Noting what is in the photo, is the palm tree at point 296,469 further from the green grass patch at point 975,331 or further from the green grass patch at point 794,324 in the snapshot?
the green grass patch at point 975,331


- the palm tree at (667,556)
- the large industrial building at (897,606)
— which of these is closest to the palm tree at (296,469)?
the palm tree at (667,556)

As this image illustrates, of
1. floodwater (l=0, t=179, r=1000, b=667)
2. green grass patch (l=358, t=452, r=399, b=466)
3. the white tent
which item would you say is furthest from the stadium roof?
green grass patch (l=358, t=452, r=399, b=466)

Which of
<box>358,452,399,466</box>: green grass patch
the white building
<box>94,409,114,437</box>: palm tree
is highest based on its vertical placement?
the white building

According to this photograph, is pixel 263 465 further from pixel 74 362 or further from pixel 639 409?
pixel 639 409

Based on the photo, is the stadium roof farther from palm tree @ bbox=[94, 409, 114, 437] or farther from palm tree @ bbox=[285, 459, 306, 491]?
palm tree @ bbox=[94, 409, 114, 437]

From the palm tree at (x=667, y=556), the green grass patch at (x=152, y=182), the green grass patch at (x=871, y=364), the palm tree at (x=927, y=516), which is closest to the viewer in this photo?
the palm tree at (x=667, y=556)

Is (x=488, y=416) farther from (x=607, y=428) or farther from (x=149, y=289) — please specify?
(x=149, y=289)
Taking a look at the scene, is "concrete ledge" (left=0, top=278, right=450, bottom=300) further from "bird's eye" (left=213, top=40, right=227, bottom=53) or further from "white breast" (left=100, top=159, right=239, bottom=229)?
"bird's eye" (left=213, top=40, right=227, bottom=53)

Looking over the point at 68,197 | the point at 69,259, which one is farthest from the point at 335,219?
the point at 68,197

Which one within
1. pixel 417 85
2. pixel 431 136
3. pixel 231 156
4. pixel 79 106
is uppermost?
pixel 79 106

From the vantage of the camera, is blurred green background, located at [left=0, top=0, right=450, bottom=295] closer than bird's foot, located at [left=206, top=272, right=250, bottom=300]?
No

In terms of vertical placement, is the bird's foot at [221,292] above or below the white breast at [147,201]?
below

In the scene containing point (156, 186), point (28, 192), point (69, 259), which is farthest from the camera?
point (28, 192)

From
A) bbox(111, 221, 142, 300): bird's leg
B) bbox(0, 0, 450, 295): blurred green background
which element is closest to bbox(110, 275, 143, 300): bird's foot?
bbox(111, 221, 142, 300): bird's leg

- - - -

■ **Aim**:
Reproduce the part that opens with the line containing "Which one within" and closes with the end of the rows, both ends included, leaving each row's own text unchanged. In the answers alone, multiply every coordinate by 0.35 and round it to a whole number, with halves rounding up.

■ **Solution for this exercise**:
Which one within
1. pixel 417 85
2. pixel 431 136
3. pixel 231 156
4. pixel 79 106
is uppermost?
pixel 28 37

From the vantage of the camera, is blurred green background, located at [left=0, top=0, right=450, bottom=295] closer than bird's foot, located at [left=206, top=272, right=250, bottom=300]?
No

In terms of vertical placement, is the bird's foot at [221,292] above or below the white breast at [147,201]?
below

In the scene containing point (156, 186), point (28, 192), point (69, 259), which is farthest from the camera?
point (10, 67)

From
A) bbox(111, 221, 142, 300): bird's leg
B) bbox(0, 0, 450, 295): blurred green background
which element is closest to bbox(110, 275, 143, 300): bird's foot?
bbox(39, 77, 50, 105): bird's leg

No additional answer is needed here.